=== 所给文本 ===
────────────────────────────────────────
基于迁移学习的小样本OFDM目标增强识别方法

doi:10.16183/j.cnki.jsjtu.2022.041

摘要/Abstract

摘要：

在非合作场景所导致的小样本条件下,稳健提取通信辐射源目标特征并准确识别目标是当前研究的难点和热点.针对正交频分复用通信辐射源的小样本个体识别问题,文章在相位域、时域翻转的数据增强和源领域实例迁移的基础上,提出一种非合作通信辐射源个体识别方法.采用不同域翻转的数据增强方法扩充数据集,结合改进的残差网络,达到提高正交频分复用通信辐射源个体识别准确率的目的,并引入迁移学习以增强识别模型的泛化能力.实验结果表明:数据增强策略提升了小样本下的正交频分复用通信辐射源个体识别准确率,迁移学习方法的引入加快了模型的收敛速度,小幅度提高模型识别准确率并提升了鲁棒性.

关键词: 正交频分复用, 小样本识别, 数据增强, 迁移学习, 深度学习, 目标识别

Abstract:

Under the few-shots condition caused by non-cooperative scenes, robust extraction of communication emitter features and accurate identification of targets are the difficulties and hotspots of current research. Aimed at the problem of emitter identification under the few-shots condition of orthogonal frequency division multiplexing (OFDM) signals, this paper proposes a non-cooperative target identification method based on phase/time domain flipping data augmentation and source domain instance-based transfer learning. The data set is expanded by different domain flipping data augmentation methods, and the improved residual network is applied to achieve the purpose of promoting the identification rate of the OFDM emitter. Then, transfer learning is introduced to strengthen the generalization ability of the identification model. The experimental results show that the data augmentation method can significantly improve the OFDM emitter identification rate under the few-shots condition. Furthermore, the transfer learning method accelerates the convergence speed, slightly increases the recognition rate, and improves robustness of the model.
────────────────────────────────────────
=== 给定条目 ===
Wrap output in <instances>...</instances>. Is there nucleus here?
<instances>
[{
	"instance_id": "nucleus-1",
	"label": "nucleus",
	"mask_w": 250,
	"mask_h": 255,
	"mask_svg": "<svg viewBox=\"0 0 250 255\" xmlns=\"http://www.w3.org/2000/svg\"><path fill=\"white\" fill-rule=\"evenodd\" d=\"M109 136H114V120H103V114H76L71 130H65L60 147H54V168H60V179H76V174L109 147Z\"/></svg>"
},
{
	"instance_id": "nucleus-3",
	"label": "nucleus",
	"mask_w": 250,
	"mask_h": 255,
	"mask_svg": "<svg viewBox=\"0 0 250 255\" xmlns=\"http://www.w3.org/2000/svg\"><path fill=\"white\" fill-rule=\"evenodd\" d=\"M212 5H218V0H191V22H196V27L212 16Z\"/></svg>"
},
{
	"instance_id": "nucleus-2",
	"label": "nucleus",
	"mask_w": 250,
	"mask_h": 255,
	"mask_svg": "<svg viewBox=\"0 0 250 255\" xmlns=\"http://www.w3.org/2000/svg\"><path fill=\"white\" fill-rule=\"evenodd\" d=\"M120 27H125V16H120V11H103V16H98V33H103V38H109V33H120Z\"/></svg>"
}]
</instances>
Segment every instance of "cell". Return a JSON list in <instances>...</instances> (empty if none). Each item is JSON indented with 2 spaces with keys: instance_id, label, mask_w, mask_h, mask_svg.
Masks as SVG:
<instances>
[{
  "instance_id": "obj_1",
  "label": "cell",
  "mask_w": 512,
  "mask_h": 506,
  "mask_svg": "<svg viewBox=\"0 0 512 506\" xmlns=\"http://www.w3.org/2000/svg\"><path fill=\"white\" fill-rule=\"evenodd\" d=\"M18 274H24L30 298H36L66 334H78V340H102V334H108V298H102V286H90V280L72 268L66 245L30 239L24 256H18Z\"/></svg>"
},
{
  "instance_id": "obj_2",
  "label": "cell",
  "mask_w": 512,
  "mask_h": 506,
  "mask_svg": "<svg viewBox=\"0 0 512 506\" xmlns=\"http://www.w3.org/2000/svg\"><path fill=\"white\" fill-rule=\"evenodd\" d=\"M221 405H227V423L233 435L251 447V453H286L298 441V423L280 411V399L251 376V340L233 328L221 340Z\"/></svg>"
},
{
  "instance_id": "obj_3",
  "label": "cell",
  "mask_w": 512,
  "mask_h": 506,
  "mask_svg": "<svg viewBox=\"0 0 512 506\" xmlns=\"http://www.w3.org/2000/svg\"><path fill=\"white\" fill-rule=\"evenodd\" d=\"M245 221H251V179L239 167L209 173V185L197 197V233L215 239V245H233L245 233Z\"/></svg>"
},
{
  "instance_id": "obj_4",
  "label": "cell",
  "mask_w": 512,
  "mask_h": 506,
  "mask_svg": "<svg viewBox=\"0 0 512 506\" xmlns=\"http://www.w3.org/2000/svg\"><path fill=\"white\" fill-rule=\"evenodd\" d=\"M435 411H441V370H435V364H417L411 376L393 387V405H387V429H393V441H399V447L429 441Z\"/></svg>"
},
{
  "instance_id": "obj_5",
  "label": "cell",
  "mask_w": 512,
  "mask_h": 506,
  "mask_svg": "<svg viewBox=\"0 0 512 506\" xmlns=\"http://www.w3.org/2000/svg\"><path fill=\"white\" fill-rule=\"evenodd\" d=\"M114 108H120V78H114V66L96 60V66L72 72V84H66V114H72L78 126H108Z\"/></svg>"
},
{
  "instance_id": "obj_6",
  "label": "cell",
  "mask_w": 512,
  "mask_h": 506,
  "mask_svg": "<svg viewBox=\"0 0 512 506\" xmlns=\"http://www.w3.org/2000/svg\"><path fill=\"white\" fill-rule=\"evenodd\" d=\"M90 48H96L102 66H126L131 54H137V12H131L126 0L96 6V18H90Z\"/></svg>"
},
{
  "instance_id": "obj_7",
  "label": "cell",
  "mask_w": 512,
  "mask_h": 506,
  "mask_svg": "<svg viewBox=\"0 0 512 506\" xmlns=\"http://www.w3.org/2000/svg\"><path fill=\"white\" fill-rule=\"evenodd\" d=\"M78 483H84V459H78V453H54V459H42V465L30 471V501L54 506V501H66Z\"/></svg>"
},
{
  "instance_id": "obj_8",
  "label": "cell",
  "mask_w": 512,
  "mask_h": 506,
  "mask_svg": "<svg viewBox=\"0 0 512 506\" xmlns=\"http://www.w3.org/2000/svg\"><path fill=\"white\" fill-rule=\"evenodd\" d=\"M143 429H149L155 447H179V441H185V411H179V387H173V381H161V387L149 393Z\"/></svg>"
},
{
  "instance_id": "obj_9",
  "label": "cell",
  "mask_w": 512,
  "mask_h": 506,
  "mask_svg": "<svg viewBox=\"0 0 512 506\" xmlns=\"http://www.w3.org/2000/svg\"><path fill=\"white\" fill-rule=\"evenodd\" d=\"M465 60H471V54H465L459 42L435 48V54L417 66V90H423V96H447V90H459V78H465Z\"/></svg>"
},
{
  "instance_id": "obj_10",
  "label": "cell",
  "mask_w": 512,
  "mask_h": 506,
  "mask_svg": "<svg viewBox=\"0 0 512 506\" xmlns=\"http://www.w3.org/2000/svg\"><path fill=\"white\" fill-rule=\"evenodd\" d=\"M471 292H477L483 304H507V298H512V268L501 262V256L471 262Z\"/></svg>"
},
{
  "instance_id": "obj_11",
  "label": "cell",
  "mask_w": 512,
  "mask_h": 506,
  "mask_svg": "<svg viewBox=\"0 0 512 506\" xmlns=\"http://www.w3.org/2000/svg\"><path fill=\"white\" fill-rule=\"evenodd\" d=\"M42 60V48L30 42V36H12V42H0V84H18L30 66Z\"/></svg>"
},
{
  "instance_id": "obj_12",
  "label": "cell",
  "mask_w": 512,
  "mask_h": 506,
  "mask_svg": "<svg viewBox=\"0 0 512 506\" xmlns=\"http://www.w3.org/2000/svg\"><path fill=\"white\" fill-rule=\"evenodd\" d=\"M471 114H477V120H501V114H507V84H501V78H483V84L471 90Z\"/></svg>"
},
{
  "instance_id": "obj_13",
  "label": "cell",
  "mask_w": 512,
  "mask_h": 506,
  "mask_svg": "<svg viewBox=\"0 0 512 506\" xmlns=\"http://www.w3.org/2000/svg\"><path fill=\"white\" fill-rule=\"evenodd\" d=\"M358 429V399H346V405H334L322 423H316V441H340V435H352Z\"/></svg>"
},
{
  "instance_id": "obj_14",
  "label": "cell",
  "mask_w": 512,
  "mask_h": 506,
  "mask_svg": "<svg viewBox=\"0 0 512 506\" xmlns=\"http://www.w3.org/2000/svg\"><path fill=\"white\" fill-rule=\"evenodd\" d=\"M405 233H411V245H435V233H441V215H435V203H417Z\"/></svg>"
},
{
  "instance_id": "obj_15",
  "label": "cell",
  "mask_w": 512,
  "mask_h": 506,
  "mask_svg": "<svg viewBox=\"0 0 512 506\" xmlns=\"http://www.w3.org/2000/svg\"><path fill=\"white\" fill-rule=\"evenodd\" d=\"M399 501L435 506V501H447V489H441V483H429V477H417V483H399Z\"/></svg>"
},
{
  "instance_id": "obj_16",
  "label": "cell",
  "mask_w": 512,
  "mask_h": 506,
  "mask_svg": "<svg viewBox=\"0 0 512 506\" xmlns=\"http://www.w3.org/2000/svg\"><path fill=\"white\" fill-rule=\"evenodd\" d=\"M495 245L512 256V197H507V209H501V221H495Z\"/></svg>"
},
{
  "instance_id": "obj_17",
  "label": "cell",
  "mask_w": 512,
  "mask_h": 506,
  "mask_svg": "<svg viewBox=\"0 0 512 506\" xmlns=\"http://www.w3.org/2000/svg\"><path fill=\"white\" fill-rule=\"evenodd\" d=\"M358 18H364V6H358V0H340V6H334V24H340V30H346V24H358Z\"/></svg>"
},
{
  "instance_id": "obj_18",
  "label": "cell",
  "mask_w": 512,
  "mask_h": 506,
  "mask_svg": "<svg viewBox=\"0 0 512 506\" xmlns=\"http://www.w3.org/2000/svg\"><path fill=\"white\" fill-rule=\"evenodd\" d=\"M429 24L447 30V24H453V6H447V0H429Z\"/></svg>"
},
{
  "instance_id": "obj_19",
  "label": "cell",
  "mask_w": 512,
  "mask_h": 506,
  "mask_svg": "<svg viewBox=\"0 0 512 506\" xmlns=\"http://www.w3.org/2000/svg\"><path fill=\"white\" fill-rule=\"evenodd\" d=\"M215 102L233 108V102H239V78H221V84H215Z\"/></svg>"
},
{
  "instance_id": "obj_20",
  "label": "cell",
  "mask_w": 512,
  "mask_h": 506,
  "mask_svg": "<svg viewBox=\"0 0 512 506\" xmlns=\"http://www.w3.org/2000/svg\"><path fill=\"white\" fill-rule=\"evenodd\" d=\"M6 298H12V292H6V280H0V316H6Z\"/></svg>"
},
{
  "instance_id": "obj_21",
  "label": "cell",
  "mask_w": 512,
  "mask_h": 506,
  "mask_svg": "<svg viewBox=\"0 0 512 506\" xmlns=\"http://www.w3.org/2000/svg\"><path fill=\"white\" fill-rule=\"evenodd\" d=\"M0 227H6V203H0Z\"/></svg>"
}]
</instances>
────────────────────────────────────────
=== 挑战 ===
接着这篇关于小样本OFDM目标识别的论文摘要，从它停下的地方往下写。 上面这些行用不上。

=== 回复 ===
Key words: orthogonal frequency division multiplexing (OFDM), few-shots identification, data augmentation, transfer learning, deep learning, target identification

中图分类号:

TN929.5
TP18

唐泽宇, 邹小虎, 李鹏飞, 张伟, 余佳奇, 赵耀东. 基于迁移学习的小样本OFDM目标增强识别方法[J]. 上海交通大学学报, 2022, 56(12): 1666-1674.

TANG Zeyu, ZOU Xiaohu, LI Pengfei, ZHANG Wei, YU Jiaqi, ZHAO Yaodong. A Few-Shots OFDM Target Augmented Identification Method Based on Transfer Learning[J]. Journal of Shanghai Jiao Tong University, 2022, 56(12): 1666-1674.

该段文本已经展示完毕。